Can't even use the perfect square identity!

Firstly, observe that if $(x, y)$ is a solution, then obviously $x \geq 0$ and $(x, -y)$ is another solution. For $x=0$ , we get 2 solutions: $(0,2)$ and $(0, -2)$ .

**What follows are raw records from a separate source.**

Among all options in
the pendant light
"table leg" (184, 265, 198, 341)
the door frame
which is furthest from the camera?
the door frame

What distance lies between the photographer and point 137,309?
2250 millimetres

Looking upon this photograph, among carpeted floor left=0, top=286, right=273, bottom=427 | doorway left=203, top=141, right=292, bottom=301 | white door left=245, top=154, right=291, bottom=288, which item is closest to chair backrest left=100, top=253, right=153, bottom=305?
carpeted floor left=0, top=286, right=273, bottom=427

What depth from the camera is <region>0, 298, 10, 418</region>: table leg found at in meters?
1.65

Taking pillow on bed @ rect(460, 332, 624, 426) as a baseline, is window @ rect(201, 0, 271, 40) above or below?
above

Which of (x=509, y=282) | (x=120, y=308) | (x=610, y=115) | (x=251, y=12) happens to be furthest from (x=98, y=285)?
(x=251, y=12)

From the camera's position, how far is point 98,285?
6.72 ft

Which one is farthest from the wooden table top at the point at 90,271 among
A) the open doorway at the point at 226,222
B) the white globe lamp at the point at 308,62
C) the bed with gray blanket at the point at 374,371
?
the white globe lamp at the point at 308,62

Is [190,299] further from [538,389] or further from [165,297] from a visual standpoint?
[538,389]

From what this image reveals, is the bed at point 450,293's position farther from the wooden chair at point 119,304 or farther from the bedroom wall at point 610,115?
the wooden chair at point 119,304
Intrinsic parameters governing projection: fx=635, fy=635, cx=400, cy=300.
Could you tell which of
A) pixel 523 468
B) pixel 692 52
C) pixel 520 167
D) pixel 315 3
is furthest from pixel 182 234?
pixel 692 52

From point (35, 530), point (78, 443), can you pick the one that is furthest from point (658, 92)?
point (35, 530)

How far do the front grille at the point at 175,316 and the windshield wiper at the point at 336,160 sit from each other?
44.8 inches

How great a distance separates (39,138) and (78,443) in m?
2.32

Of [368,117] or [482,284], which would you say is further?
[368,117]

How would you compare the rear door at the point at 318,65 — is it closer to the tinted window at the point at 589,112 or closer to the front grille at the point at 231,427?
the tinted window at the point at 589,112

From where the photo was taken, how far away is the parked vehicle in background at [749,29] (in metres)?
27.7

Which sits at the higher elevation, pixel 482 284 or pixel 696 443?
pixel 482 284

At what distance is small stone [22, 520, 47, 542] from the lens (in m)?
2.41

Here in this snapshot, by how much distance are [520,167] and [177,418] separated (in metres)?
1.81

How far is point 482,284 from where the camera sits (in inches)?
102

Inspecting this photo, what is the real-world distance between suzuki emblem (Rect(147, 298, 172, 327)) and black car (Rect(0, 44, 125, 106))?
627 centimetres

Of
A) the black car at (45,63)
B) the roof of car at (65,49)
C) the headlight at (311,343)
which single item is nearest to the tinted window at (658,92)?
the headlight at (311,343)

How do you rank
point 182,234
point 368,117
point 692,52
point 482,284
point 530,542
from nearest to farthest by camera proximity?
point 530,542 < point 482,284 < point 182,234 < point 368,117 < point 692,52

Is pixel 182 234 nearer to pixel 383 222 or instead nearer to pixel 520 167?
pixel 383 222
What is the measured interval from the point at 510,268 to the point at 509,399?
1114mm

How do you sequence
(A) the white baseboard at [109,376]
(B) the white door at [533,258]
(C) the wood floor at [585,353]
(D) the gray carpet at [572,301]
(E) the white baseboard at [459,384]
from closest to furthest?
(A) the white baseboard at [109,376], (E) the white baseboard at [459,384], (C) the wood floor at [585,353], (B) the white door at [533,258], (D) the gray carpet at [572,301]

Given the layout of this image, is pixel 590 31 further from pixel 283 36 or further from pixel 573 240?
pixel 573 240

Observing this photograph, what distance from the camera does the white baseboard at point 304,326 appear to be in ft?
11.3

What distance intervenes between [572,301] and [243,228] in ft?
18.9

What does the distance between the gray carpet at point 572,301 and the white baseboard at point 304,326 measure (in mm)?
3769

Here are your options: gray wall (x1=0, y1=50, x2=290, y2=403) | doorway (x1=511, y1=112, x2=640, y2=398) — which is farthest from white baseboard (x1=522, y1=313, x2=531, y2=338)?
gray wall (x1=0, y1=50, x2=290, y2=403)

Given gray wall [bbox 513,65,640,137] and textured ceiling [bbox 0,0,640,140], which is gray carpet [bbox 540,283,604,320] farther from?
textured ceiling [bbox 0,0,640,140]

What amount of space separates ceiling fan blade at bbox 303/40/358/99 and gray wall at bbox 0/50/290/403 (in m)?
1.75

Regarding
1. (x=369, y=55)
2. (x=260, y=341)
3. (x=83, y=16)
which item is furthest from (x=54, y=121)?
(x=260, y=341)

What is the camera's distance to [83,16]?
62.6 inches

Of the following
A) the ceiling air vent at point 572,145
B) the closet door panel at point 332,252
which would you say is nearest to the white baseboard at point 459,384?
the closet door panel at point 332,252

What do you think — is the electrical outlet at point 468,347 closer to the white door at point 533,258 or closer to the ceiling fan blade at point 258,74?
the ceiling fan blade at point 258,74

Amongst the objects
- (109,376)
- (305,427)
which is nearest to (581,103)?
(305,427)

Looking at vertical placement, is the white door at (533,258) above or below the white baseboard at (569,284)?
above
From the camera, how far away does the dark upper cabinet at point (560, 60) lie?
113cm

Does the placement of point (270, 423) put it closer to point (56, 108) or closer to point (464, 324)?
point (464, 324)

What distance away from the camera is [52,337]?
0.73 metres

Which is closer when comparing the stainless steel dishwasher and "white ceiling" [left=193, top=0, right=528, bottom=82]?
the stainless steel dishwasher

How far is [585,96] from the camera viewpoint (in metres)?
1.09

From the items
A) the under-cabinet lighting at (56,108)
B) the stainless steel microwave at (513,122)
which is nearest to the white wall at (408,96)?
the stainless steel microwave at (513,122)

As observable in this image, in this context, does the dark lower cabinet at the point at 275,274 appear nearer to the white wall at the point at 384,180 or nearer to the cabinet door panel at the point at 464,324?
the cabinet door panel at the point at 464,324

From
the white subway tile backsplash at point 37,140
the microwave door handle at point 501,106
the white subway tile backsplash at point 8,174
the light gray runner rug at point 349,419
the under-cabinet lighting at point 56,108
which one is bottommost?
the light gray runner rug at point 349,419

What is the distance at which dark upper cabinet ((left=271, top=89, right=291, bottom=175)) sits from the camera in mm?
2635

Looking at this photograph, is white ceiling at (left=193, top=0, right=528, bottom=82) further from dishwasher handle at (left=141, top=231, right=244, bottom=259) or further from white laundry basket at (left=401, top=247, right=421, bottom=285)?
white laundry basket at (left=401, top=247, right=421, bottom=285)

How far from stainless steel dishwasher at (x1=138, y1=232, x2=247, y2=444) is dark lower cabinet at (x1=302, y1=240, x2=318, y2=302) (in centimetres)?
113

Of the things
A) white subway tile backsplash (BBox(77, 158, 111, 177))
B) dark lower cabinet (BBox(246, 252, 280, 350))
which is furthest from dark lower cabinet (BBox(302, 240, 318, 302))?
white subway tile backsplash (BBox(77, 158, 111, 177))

WLOG $x>0, y>0$ . Thus, the original statement can be rewritten as

$2^x ( 1+2^{x+1}) = (y-1)(y+1)$

which implies that $y-1$ and $y+1$ are both even, so one of them must be divisible by 4. Hence, $x \geq 3$ , and one of these factors is divisible by $2^{x-1}$ but not $2^x$ . So

$y=2^{x-1}m+\epsilon, \quad m \text{ odd}, \quad \epsilon=\pm 1$

Plugging this into the original equation, we get

$\begin{aligned} 2^x (1+2^{x+1}) &= (2^{x-1}m+\epsilon)^2 - 1\\ &= 2^{2x-2} m^2 + 2^xm\epsilon\\ 1+2^{x+1} &= 2^{x-2} m^2 + m \epsilon\\ 1-m\epsilon &= 2^{x-2} (m^2 - 8) \end{aligned}$

For $\epsilon = 1$ , we get $m^2-8\leq 0$ , so $m=1$ , which doesn't satisfy this equation. If $\epsilon = -1$ , we have

$1+m = 2^{x-2} (m^2 - 8) \geq 2(m^2 - 8)$

which implies $2m^2 - m - 17 \leq 0$ . Hence, $m \leq 3$ . However, we already know $m \neq 1$ . Thus, $m=3$ , so $x=4$ . These values indeed satisfy our equation, and we get $y=\pm 23$ . Therefore, there are 4 solutions: $(0, 2)$ , $(0, -2)$ , $(4, 23)$ and $(4, -23)$ .